Rows from a dataset on spatial reasoning
— START —
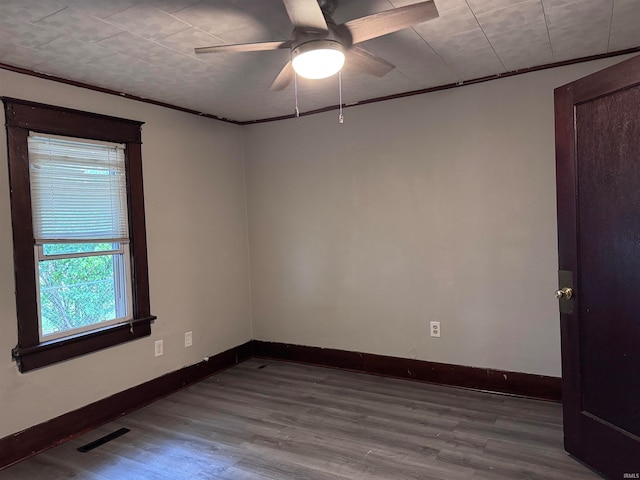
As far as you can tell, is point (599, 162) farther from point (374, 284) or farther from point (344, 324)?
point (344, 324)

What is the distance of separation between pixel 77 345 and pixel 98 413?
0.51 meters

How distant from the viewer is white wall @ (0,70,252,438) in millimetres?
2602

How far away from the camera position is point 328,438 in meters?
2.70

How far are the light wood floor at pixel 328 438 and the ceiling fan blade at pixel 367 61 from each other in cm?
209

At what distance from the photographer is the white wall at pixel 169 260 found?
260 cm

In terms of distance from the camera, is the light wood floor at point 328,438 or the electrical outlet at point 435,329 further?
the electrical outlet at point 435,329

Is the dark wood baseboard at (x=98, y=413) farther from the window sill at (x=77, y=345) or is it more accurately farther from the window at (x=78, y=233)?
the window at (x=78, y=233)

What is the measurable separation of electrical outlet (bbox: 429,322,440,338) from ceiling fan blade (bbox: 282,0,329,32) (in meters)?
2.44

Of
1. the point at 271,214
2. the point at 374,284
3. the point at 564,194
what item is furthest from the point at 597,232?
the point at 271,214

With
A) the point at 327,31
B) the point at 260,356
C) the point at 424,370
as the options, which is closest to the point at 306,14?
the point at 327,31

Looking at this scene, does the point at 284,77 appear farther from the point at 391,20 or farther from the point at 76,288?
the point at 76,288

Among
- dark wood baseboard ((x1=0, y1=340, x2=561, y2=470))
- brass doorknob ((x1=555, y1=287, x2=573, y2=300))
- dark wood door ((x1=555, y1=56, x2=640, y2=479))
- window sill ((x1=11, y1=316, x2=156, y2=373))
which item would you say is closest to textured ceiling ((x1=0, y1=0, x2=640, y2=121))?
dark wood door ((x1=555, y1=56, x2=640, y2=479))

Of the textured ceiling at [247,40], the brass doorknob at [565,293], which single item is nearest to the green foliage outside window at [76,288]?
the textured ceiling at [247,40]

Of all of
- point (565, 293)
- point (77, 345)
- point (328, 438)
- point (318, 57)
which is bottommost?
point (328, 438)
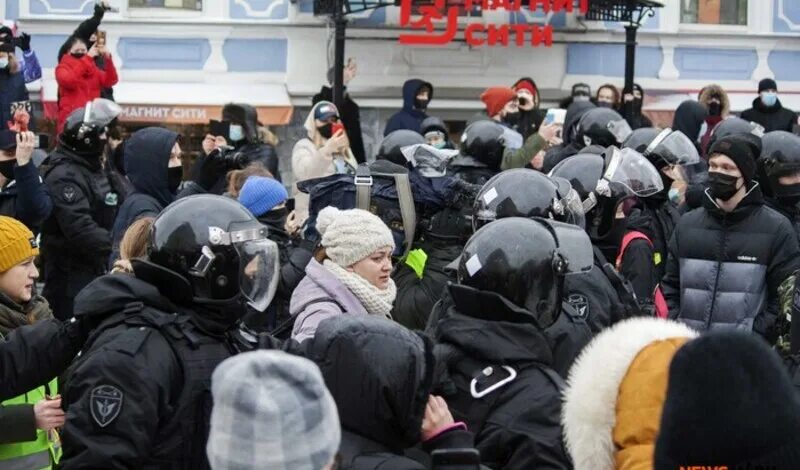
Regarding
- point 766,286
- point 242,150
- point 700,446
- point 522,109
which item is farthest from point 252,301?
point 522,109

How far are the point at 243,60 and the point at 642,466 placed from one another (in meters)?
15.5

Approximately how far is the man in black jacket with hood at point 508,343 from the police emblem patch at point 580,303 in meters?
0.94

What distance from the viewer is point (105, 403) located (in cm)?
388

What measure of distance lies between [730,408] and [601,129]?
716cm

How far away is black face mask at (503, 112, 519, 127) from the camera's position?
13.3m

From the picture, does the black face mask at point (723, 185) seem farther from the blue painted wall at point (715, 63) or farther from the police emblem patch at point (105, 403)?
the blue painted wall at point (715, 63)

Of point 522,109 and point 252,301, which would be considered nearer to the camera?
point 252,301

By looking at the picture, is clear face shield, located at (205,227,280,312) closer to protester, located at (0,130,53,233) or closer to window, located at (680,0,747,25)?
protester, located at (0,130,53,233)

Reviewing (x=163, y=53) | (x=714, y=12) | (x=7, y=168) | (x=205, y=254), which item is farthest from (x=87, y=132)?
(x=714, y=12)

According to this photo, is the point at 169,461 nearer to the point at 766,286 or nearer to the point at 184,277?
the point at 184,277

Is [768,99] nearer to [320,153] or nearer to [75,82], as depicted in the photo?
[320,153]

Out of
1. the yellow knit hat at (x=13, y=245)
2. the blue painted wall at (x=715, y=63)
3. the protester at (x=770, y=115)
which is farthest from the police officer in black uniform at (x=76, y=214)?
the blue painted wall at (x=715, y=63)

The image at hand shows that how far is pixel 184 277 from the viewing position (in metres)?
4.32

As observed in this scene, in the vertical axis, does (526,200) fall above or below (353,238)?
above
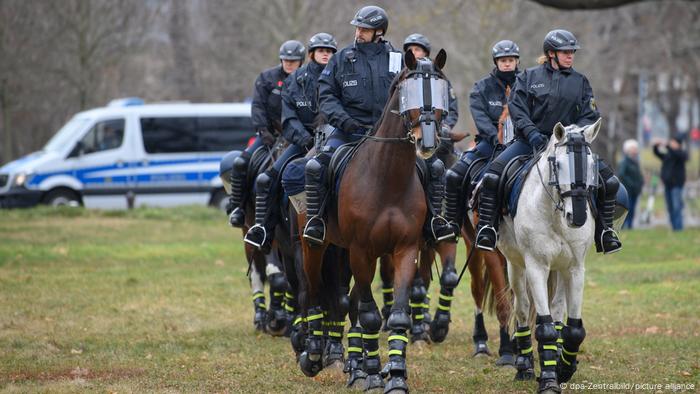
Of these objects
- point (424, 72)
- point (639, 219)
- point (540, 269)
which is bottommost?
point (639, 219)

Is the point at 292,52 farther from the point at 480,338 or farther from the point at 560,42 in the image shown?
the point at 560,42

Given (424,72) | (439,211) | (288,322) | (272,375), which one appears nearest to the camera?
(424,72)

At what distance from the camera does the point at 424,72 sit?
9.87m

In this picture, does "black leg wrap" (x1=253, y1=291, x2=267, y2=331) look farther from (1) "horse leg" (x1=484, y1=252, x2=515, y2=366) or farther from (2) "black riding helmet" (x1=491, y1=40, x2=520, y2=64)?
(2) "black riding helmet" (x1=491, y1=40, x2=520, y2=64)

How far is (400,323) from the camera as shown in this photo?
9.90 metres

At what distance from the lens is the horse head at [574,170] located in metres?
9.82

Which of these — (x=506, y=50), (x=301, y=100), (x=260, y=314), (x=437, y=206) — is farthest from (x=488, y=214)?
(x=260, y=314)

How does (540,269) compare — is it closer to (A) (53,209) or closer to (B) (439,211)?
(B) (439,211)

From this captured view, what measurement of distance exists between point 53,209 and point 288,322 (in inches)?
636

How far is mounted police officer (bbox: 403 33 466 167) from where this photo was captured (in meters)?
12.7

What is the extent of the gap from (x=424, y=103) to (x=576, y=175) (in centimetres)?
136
— END —
— START —
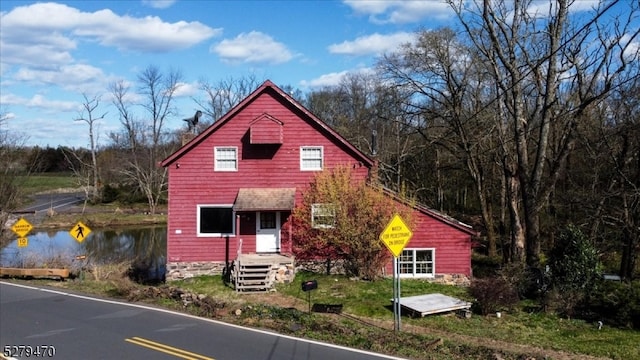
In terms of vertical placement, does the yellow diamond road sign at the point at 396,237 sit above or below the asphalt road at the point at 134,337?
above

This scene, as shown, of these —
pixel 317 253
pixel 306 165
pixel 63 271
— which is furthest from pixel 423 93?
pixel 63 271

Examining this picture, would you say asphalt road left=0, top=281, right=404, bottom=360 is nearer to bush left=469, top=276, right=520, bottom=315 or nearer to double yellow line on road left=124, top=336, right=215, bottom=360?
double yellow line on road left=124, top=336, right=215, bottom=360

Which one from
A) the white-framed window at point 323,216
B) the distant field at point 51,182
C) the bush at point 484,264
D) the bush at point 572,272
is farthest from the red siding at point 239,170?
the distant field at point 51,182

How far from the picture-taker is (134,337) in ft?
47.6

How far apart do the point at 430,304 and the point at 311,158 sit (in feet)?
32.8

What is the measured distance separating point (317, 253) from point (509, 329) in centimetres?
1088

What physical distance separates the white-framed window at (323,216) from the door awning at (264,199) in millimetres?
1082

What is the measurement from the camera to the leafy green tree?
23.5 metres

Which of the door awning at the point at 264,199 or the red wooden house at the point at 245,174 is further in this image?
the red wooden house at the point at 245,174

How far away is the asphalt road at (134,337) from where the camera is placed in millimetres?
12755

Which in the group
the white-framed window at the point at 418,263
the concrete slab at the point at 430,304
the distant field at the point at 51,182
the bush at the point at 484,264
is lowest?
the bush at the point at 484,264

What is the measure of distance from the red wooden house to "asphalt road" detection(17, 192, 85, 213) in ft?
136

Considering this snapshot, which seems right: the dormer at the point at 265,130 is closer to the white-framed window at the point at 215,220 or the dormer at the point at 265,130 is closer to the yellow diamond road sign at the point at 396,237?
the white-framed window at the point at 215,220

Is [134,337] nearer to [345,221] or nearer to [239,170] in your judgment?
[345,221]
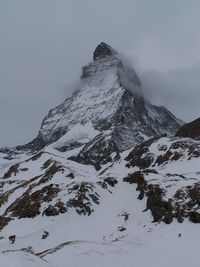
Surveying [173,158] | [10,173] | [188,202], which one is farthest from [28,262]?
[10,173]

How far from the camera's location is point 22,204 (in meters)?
— END —
• [Problem details] Count the lines in the items above that contain the string "captured", matching case exactly. Reply with the number alone.

• [Full output] 2